* JOB 1:
Answer these questions about the text on the Northern line and its trains:
(a) Which company manufactured the Canadian M2 locomotives?
(b) On what date did Yal Devi make her maiden journey?
(c) Which locomotive was destroyed by the 2004 tsunami?
* JOB 2:
Count the lines in the records that contain the string "located", treating case as significant. What is the number? Give only the number.

* TEXT SHOWN:
____________________

The creation of the Northern line
acted as a catalyst for social change.
It linked communities, ended the
isolation of Jaffna, broke down social
tradition, caste prejudices, and
also spread new ideas and customs.
For the first time newspapers from
Colombo were available to all, which
helped to increase the reading habits
of the people and broaden their
outlook.. This also led to the growth
of education since people in Jaffna
could send their children to Colombo
or vice versa.

Canadian M2 locomotives

The Canadian government
originally planned to donate
only five of these engines in 1954
under the Colombo plan. These
engines were manufactured by
General Motors Canada. The
Sri Lankan government named
these locomotives after several
Canadian provinces. Painted in
blue and silver 14 of these were
imported in batches from 1954
onwards.

It is said that some Canadians
were not too happy by the fact
that names of only five provinces
were used. Learning about this,
B.D. Rampala, the Chief Mechanical
Engineer asked Sir John Kotelawela,
who was the Minister
of Transport to ask the Canadian
Government to increase the
number of engines from five M2
or G12 locomotives to 14 locomotives
so that the names of all Canadian
provinces could be used .
The ploy worked and the Canadians
gave us 14 locomotives.

Regarded as the most reliable
locomotives even after 50 years,
almost all the engines are still
running.

Names of the Canadian M2 locomotives are:
No 569 Ontario
No 570 Alberta
No 571 Saskatchewan
No 572 British Columbia
No 573 Quebec
No 591 Manitoba
No 592 Nova Scotia
No 593 New Brunswick
No 594 Prince Edwards Island
No 595 New foundland

Of these, Diesel Electric Saskatchewan
was destroyed by a bomb explosion and No 591 Manitoba
was destroyed by the 2004 tsunami.


Yal Devi - Queen of express trains

By Rathindra Kuruwita
@ The Nation , 02 March, 2008


Yal Devi made her maiden journey
on April 23, 1956, with two other trains,
Udarata Menike and Ruhunu Kumari
and because of this many, Sri Lankans
considered them as three sisters.


Trains no longer arrive at the
Jaffna railway station. The familiar
‘kuchu kuchu’ of locomotive engines
and the ‘hoooooo’ of their whistles,
no longer rent the air. Porters are extinct.
Taxis are conspicuous by their
absence. Because, the Yal Devi goes no
further than Vavuniya.

Times have changed. The Yal Devi
was not destined to terminate its journey
at this tiny railway station in the
middle of nowhere. It was to stop at
the great Jaffna station. It was meant
to link Colombo with the northern
most city, Jaffna. To connect two different
cultures, Sinhala and Tamil.

To take kalu dodol from the south and
bring back thal hakuru and karthakolomban.
It is a past that Mailwahanam Vipulaskandha
remembers well. This retired
station master, who grew up near
the Jaffna railway station, reminisced
on the hustle and bustle of the once
busy Jaffna railway station and the express
train to the north, Yal Devi.

____________________

(Dataset items)
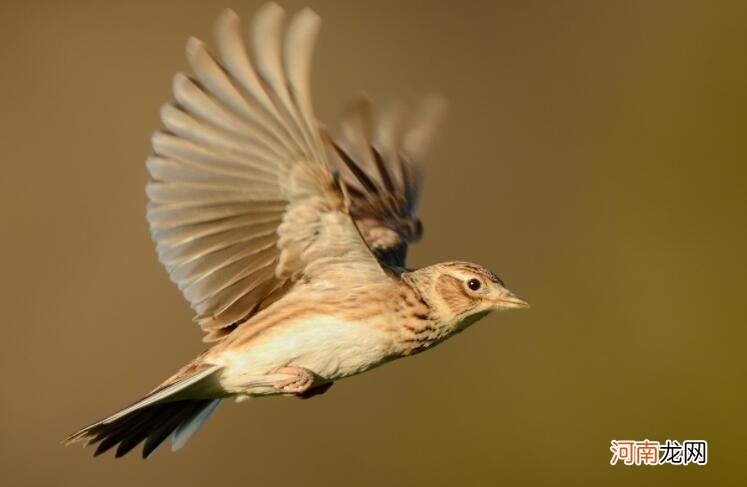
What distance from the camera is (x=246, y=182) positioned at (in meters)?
5.44

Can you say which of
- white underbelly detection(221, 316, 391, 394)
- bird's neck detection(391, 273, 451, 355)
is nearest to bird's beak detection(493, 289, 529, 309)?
bird's neck detection(391, 273, 451, 355)

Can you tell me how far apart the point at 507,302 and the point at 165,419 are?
1.41 meters

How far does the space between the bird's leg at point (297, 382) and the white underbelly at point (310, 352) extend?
2 cm

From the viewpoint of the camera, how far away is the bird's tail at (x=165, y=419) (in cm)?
538

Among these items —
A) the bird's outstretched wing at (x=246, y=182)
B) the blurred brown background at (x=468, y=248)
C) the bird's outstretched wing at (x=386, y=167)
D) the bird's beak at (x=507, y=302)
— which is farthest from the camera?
the blurred brown background at (x=468, y=248)

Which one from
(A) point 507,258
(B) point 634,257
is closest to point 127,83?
(A) point 507,258

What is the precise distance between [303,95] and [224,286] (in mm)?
803

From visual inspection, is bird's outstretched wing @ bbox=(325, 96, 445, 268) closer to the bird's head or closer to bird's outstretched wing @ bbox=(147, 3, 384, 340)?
the bird's head

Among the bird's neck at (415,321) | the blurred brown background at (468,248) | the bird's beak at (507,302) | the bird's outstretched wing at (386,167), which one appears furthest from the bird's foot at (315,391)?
the blurred brown background at (468,248)

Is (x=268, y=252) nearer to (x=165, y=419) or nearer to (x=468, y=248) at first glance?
(x=165, y=419)

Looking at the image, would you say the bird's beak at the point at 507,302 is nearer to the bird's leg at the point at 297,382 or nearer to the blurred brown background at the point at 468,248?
the bird's leg at the point at 297,382

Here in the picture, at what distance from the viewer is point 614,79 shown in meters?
12.2

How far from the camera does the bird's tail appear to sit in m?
5.38

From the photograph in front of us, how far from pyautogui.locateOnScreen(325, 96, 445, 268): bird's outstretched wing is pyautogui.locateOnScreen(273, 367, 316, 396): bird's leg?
0.99 m
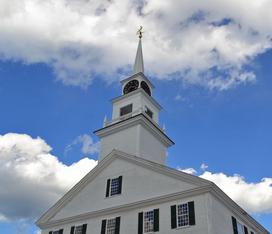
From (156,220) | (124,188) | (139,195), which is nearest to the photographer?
(156,220)

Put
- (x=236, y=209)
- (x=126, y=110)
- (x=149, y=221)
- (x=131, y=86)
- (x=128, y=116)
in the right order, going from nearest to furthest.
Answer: (x=149, y=221) < (x=236, y=209) < (x=128, y=116) < (x=126, y=110) < (x=131, y=86)

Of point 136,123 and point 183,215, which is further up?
point 136,123

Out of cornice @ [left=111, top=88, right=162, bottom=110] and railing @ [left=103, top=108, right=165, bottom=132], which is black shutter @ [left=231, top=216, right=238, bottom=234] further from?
cornice @ [left=111, top=88, right=162, bottom=110]

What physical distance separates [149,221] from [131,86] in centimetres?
1691

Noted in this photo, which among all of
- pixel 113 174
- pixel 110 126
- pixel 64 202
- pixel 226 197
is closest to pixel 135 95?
pixel 110 126

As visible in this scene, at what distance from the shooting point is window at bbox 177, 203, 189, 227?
23.9 meters

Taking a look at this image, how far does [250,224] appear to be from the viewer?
A: 29.5m

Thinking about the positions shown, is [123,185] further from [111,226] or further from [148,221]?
[148,221]

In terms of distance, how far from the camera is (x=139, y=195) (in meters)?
27.0

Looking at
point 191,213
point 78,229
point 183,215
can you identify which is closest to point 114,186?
point 78,229

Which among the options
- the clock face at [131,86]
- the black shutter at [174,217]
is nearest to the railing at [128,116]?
the clock face at [131,86]

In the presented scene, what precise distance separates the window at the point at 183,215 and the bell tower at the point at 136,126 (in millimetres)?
8049

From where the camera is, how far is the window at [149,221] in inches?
990

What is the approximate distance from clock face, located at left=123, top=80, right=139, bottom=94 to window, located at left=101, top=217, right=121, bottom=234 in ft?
49.7
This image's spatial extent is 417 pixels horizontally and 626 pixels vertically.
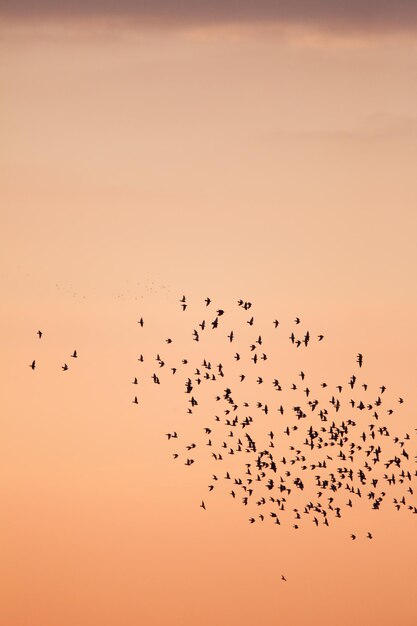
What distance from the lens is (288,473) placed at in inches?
3819

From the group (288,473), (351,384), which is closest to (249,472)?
(288,473)

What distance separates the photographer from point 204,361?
313 ft

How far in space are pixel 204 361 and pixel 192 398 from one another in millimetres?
1982

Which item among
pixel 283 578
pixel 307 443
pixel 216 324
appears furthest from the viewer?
pixel 283 578

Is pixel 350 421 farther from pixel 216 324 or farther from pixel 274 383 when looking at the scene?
pixel 216 324

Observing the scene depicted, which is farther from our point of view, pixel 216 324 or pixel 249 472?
pixel 249 472

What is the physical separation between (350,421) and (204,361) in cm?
764

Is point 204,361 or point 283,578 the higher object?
point 204,361

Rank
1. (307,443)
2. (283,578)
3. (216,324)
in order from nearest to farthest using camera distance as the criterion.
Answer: (216,324) < (307,443) < (283,578)

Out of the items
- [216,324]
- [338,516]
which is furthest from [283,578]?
[216,324]

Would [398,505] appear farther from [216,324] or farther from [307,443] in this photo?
[216,324]

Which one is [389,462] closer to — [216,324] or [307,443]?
[307,443]

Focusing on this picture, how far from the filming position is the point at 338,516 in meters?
98.4

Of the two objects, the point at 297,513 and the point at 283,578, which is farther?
the point at 283,578
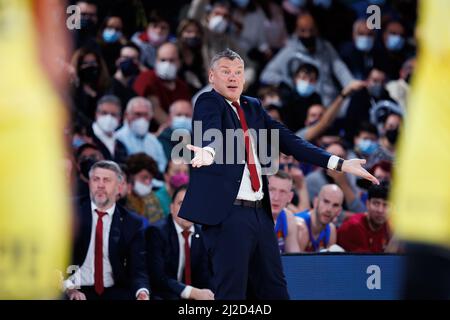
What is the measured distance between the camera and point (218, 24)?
9.59 m

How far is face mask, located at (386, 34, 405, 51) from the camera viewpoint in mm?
9789

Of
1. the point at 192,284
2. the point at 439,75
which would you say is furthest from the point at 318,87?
the point at 439,75

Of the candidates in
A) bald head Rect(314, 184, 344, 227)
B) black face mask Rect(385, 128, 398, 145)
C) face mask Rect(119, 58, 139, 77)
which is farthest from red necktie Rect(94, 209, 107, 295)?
black face mask Rect(385, 128, 398, 145)

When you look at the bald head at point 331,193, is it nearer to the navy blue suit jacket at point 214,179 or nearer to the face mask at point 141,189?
the face mask at point 141,189

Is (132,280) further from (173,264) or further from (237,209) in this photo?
(237,209)

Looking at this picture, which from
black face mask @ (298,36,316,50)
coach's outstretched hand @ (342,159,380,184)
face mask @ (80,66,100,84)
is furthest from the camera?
black face mask @ (298,36,316,50)

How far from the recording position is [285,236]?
7.33 metres

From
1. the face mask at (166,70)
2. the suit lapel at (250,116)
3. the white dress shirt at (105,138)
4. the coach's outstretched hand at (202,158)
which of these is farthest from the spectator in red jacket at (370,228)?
the coach's outstretched hand at (202,158)

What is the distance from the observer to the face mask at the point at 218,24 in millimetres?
9578

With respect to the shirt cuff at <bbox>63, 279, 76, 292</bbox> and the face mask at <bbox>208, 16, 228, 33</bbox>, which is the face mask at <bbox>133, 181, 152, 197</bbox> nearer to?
the shirt cuff at <bbox>63, 279, 76, 292</bbox>

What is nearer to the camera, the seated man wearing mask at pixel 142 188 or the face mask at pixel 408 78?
the seated man wearing mask at pixel 142 188

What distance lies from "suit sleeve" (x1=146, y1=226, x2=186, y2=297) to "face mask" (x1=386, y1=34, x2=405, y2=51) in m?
3.75

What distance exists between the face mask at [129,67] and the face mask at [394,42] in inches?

____________________

* WRITTEN REPLY 1:
(a) General Motors Canada
(b) April 23, 1956
(c) No 591 Manitoba

* WRITTEN REPLY 2:
2